TEXT FOR ANALYSIS
=== Section Start ===
It took two years and three dictionaries, but the Florida Supreme Court finally determined Thursday that "sexual intercourse" isn't just between a man and a woman.
The question arose during a case in which a man was charged with a third-degree felony for failing to reveal to his male partner that he was HIV-positive. His lawyer argued before the state's high court in February 2015 that Florida laws were so narrowly defined that "sexual intercourse" didn't apply to sexual activity between same-sex partners or any activity beyond traditional sex.
The court rejected that argument, ruling that the Legislature's goal was clearly to reduce the spread of HIV when it enacted the 1986 law, even if it didn't clearly spell out what it mean by "sexual intercourse."
"Because the Legislature did not define 'sexual intercourse' ... we look to the dictionary in order to ascertain the plain and ordinary meaning of the term," the court wrote in the unanimous decision before quoting three dictionaries. The plain meaning of sexual intercourse clearly encompasses "acts beyond penile-vaginal intercourse," the court said.
The court wrote that gay and bisexual men are disproportionately affected by the spread of HIV and said the disclosure law wasn't meant to be restricted to sex between men and women.
=== Section End ===
REQUIRED WORK
A. According to the article on the Florida Supreme Court ruling, in what year did the Legislature enact the HIV disclosure law?
B. Carry on the article about the Florida Supreme Court's HIV disclosure ruling, picking up after its final sentence.

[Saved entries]
=== Section Start ===
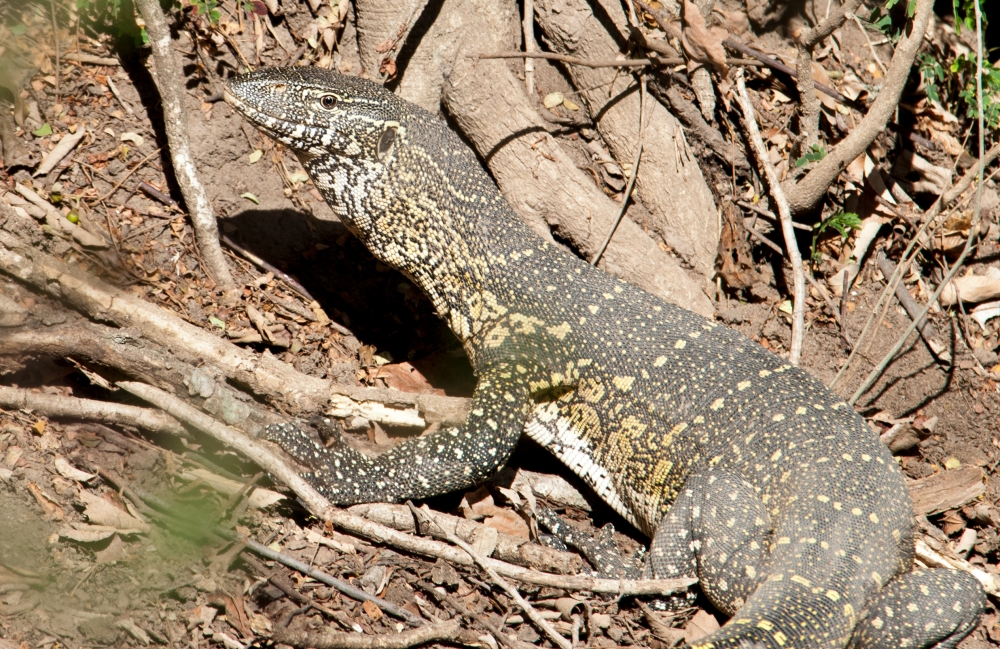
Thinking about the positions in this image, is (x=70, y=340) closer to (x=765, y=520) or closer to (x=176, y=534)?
(x=176, y=534)

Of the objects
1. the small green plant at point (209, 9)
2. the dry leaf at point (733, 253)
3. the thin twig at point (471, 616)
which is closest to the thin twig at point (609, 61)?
the dry leaf at point (733, 253)

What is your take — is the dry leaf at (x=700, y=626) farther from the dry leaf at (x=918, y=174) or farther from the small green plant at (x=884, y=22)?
the small green plant at (x=884, y=22)

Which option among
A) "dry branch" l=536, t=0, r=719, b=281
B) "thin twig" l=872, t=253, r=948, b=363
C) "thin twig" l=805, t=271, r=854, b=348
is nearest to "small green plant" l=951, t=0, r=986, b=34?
"thin twig" l=872, t=253, r=948, b=363

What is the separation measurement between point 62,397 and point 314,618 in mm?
1889

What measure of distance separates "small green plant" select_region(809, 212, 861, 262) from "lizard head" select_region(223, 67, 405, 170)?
13.1 feet

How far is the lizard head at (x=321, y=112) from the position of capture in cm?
512

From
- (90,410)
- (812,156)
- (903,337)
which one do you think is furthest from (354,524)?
(812,156)

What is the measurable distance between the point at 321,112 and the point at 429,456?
2.40m

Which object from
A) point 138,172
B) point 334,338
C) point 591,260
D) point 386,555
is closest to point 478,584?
point 386,555

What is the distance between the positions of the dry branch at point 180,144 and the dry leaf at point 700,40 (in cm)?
401

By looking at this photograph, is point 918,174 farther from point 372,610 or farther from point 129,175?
point 129,175

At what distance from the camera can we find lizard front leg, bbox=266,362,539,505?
4906 mm

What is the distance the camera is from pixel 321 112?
520cm

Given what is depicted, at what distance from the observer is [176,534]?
411cm
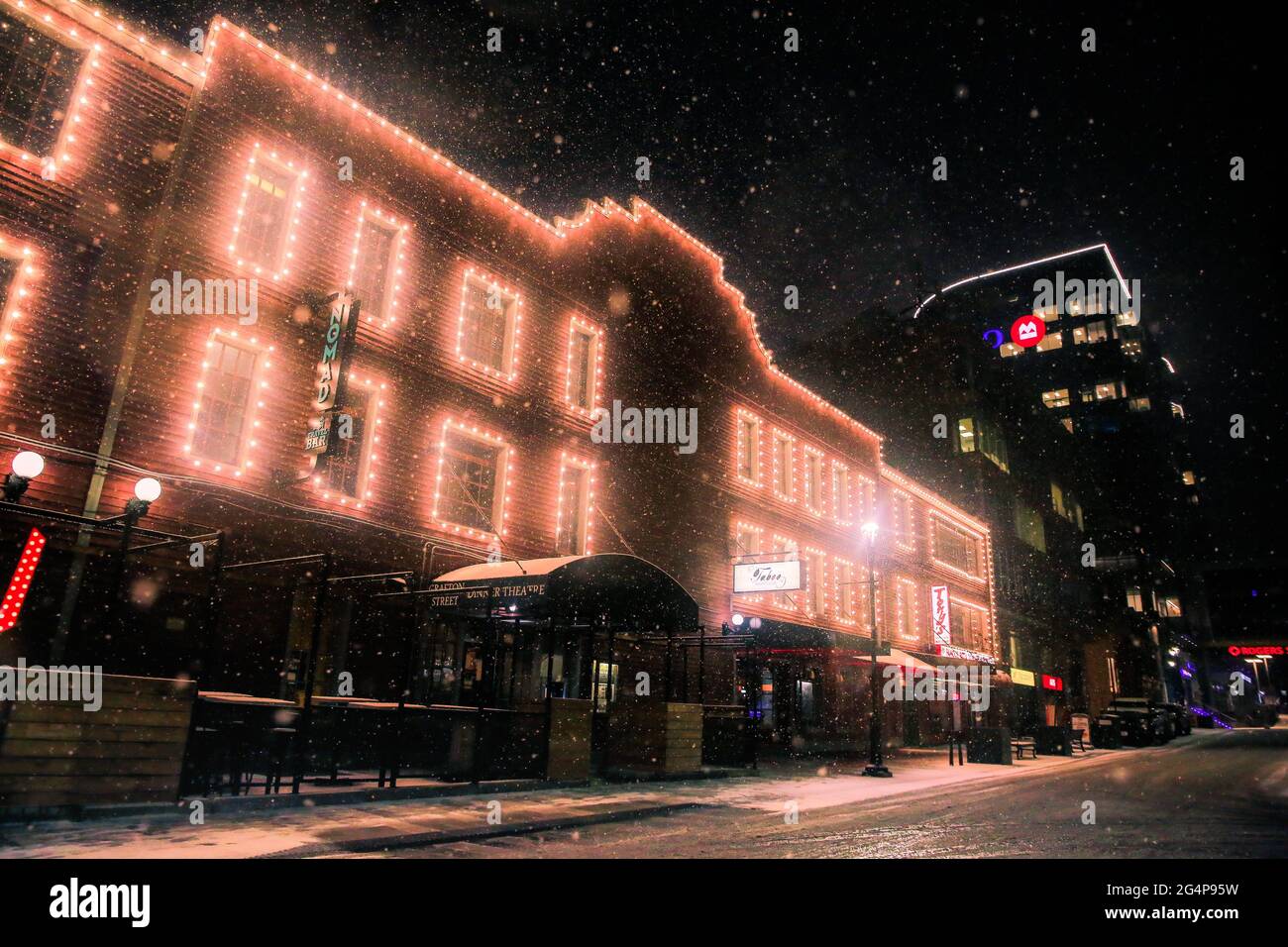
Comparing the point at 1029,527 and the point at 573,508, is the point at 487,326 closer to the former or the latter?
the point at 573,508

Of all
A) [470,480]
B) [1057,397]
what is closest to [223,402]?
[470,480]

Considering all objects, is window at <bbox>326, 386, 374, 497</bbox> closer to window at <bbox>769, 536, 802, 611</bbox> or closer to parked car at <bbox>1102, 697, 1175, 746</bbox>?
window at <bbox>769, 536, 802, 611</bbox>

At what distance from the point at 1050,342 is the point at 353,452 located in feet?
375

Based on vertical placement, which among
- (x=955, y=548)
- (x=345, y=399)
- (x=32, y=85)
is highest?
(x=32, y=85)

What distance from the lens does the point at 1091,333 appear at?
105438mm

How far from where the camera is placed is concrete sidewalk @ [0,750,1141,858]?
7.45 metres

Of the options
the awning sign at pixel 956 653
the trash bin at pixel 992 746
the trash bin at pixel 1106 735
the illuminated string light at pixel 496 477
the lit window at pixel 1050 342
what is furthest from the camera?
the lit window at pixel 1050 342

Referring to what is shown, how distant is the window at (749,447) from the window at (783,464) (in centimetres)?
122

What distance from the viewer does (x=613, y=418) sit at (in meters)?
20.5

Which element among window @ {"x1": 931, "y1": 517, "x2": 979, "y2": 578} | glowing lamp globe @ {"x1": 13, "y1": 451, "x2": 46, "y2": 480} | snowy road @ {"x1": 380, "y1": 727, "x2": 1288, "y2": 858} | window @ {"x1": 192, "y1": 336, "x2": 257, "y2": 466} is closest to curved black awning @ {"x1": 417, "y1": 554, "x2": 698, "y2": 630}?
window @ {"x1": 192, "y1": 336, "x2": 257, "y2": 466}

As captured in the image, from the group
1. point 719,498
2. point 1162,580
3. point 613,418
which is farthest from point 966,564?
point 1162,580

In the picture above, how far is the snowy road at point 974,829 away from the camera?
843cm

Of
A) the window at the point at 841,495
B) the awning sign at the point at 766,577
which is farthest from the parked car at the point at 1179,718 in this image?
the awning sign at the point at 766,577

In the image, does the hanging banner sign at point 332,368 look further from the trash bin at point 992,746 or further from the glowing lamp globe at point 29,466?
the trash bin at point 992,746
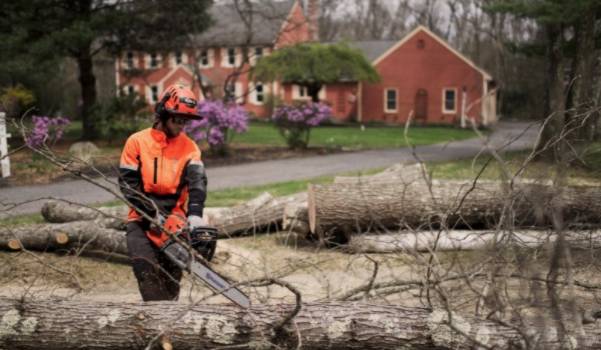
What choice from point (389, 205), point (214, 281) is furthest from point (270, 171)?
point (214, 281)

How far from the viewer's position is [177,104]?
4238 millimetres

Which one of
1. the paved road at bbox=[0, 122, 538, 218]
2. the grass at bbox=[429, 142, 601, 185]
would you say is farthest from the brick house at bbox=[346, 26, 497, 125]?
the grass at bbox=[429, 142, 601, 185]

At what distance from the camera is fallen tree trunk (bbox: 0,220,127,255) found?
274 inches

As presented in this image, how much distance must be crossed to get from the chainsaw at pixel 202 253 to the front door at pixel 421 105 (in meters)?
35.3

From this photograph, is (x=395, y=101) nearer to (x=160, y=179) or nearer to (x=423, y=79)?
(x=423, y=79)

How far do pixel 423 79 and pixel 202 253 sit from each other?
116 ft

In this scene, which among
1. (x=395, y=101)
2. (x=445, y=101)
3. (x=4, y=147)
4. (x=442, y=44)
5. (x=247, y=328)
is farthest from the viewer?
(x=395, y=101)

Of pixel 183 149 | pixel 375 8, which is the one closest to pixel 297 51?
pixel 183 149

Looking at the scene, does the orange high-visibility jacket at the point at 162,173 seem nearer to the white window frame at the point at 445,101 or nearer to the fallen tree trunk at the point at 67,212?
the fallen tree trunk at the point at 67,212

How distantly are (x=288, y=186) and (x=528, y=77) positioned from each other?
40415mm

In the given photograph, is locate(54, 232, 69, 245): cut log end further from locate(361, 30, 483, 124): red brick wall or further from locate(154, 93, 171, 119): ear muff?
locate(361, 30, 483, 124): red brick wall

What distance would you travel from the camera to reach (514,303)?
9.87ft

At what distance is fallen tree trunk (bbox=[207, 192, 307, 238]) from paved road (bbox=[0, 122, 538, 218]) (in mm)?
2836

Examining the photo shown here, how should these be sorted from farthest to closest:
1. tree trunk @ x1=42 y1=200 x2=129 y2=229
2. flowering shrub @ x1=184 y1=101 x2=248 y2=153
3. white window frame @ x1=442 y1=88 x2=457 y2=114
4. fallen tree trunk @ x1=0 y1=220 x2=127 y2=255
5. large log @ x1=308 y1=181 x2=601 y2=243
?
white window frame @ x1=442 y1=88 x2=457 y2=114
flowering shrub @ x1=184 y1=101 x2=248 y2=153
tree trunk @ x1=42 y1=200 x2=129 y2=229
large log @ x1=308 y1=181 x2=601 y2=243
fallen tree trunk @ x1=0 y1=220 x2=127 y2=255
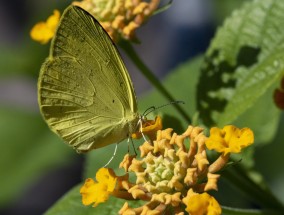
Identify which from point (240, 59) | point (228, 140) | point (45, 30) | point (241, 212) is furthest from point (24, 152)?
=== Section End ===
YOUR RESPONSES
A. 1986

B.
The case was brought after Gary Debaun was charged in 2011 with not disclosing that he was HIV-positive before having sex with his partner. Court records show Debaun's partner asked him to take an HIV test, and that Debaun, who knew he was infected, provided fake results showing he was free of the virus that causes AIDS.
A lower court threw out the charge, but it was reinstated upon appeal. The case will now go back to the trial court.
"It's been a long time coming," said Assistant State Attorney Colleen Dunn, who originally brought the charges against Debaun in Key West nearly six years ago. "When they created this statute, they never thought that a definition of sexual intercourse would come into such play."
In Florida, it is a separate offense to transmit HIV if a person aware of their infection doesn't reveal it before sexual intercourse. Dunn said Debaun hasn't been charged with infecting his partner.
Debaun's attorney, Brian Ellison, wouldn't comment on the specifics of the ruling.
"We had our day in court and the court heard our arguments and the court has spoken," he said.